In D159107#4630764 <https://reviews.llvm.org/D159107#4630764>, @steakhal wrote:
> In D159107#4630573 <https://reviews.llvm.org/D159107#4630573>, @donat.nagy wrote:
>
>> I don't think that the `&arr[N]` issue is too serious: we can just increment the array extent when the parent expression of the array subscript operator is the unary operator `&`. If the past-the-end pointer ends up dereferenced later, the current code is sufficient to report it as a bug (as the checker monitors all dereferences).
>
> My instinct suggests that there is more behind the curtain.
As a rough solution we can simply say that this checker ignores `&arr[idx]` (because it's just a different way of writing `arr + idx`) and only checks expressions where "real" dereference happens. This way the checker would won't emit false positives on past-the-end pointers and still report every out of bound //memory access// (including off-by-one errors).
This can be refined by adding a check that which validates that in an expression like `&arr[idx]` the index satisfies `0 <= idx && idx <= array_size`. This is conceptually independent (but can use the same implementation as the real memory access check) and would add some useful reports and constraints without breaking anything.
In D159107#4630764 <https://reviews.llvm.org/D159107#4630764>, @steakhal wrote:
> For example, on an expression `&arr[N]` (of type `int arr[10]`), we would constrain `N`. We could say that we allow the one before and one after elements, thus introduce a constraint: `N: [-1, 11]`. This `-1` later could participate in casts, and end up interpreted as a really large unsigned number.
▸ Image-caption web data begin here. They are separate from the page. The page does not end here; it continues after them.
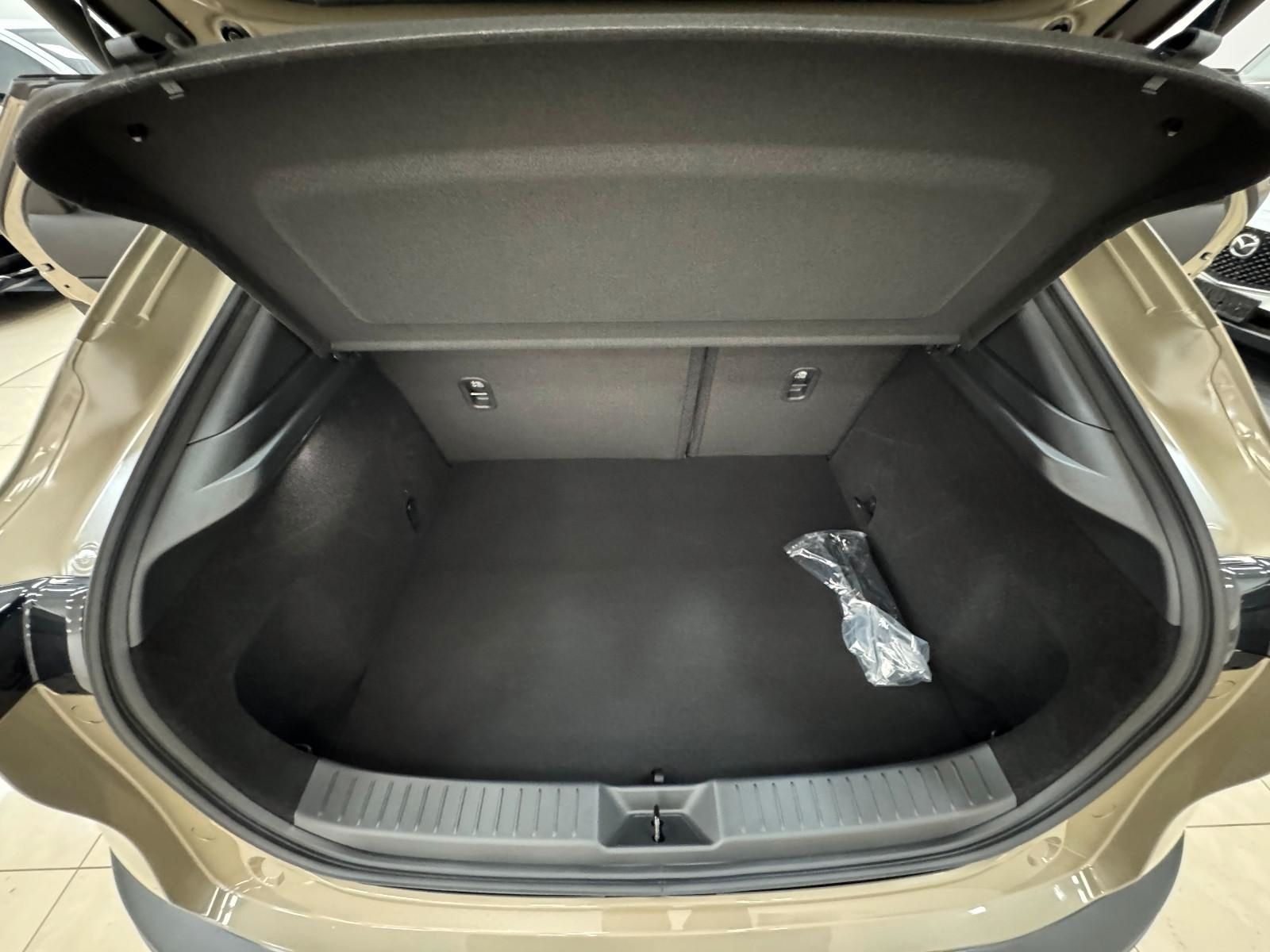 Mazda CX-30 - Bild 45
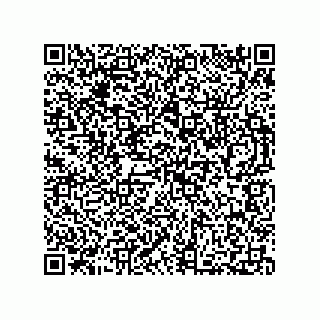 vCard 73812217880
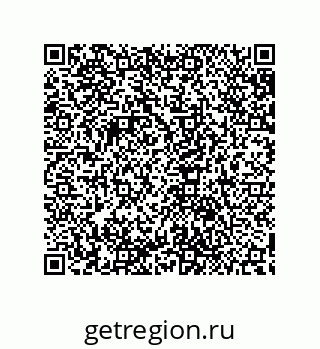 79632824760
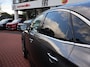 DS 7 Crossback Puretech 180PK EAT8 Automaat So Chic Rivoli, Rijklaarprijs | Leder | Adaptieve Cruise Control | Trekhaak afn. | LED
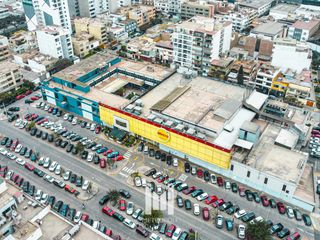 Foto 13 de Se alquila oficina en segundo piso en surquillo Limite con San isidro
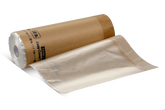 tesa® 4378AUTO 3-i-1-lösning för karossmaskering för stora områden - tesa-4378-easy-cover-auto-043780000301-pr.png
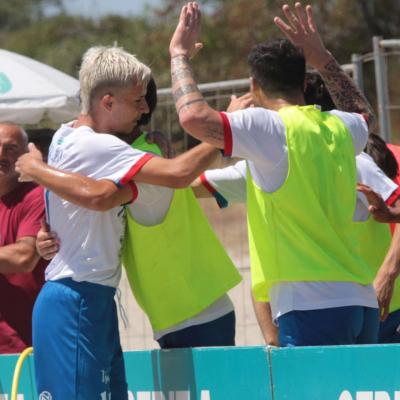 Lamezia Vs Sicilia 00057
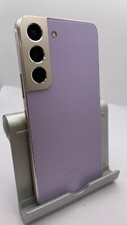 Samsung galaxy s22 usato  Segrate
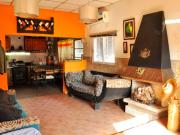 CASA EN VENTA 3 DORMITORIOS APTO BANCO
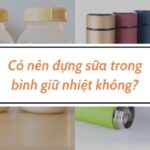 binh-giu-nhiet-dung-sua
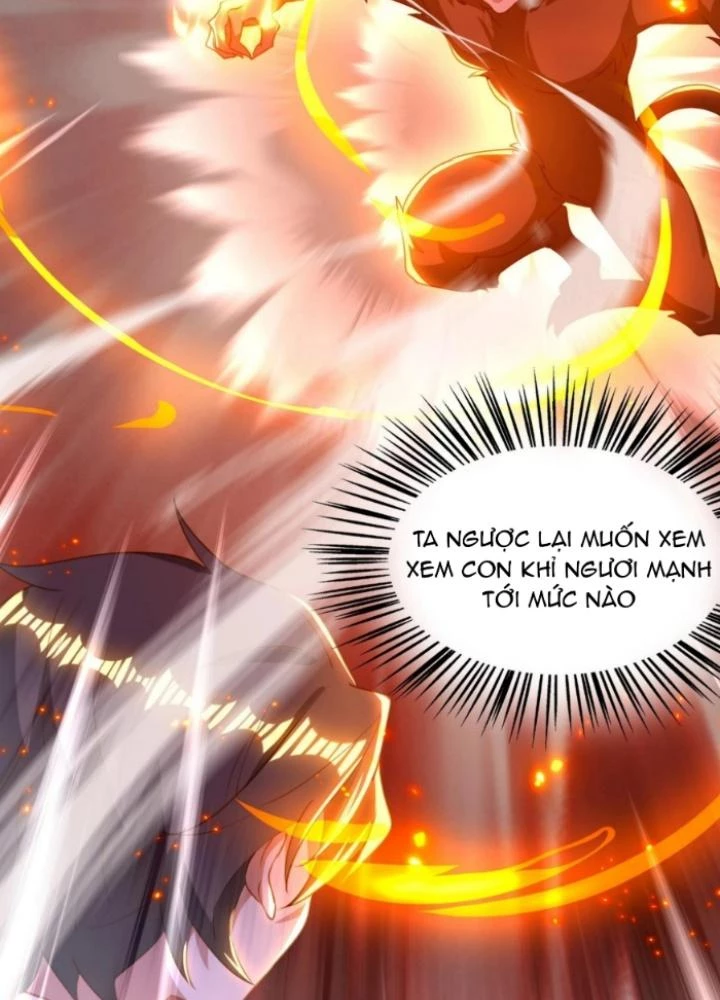 Vũ Cực Điên Phong Chapter 23 - Next Chapter 24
I should also think about how would we detect off-by-one errors, which is a common category.
Pointer arithmetic is very restricted in the standard, e.g. http://eel.is/c++draft/basic.compound says that
> Every value of pointer type is one of the following:
> (3.1) a pointer to an object or function (the pointer is said to point to the object or function), or
> (3.2) a pointer past the end of an object ([expr.add]), or
> (3.3) the null pointer value for that type, or
> (3.4) an invalid pointer value.
As this explicitly rules out before-first-element pointers and they are not too common (I don't recall any code that used them), I don't think that they deserve a special case (just report them if we see them).
In D159107#4630764 <https://reviews.llvm.org/D159107#4630764>, @steakhal wrote:
> The thing is, that I only have this week, aka. 1.5 days before I leave for vacation. :D
> In the future, (no ETA), we likely come back to the Juliet improvements.
Of course, it's completely reasonable to focus on a limited set of changes before the vacation.
In the meantime, I'll probably work on one or more commits that would (1) switch to using the concrete `check::PostStmt` callbacks instead of `check::Location` (and `Bind`) like this commit (2) improve the diagnostics, add more details to the messages. When will you return from the vacation? Should I wait for you with the review of these changes (if I can write and test them before your return)?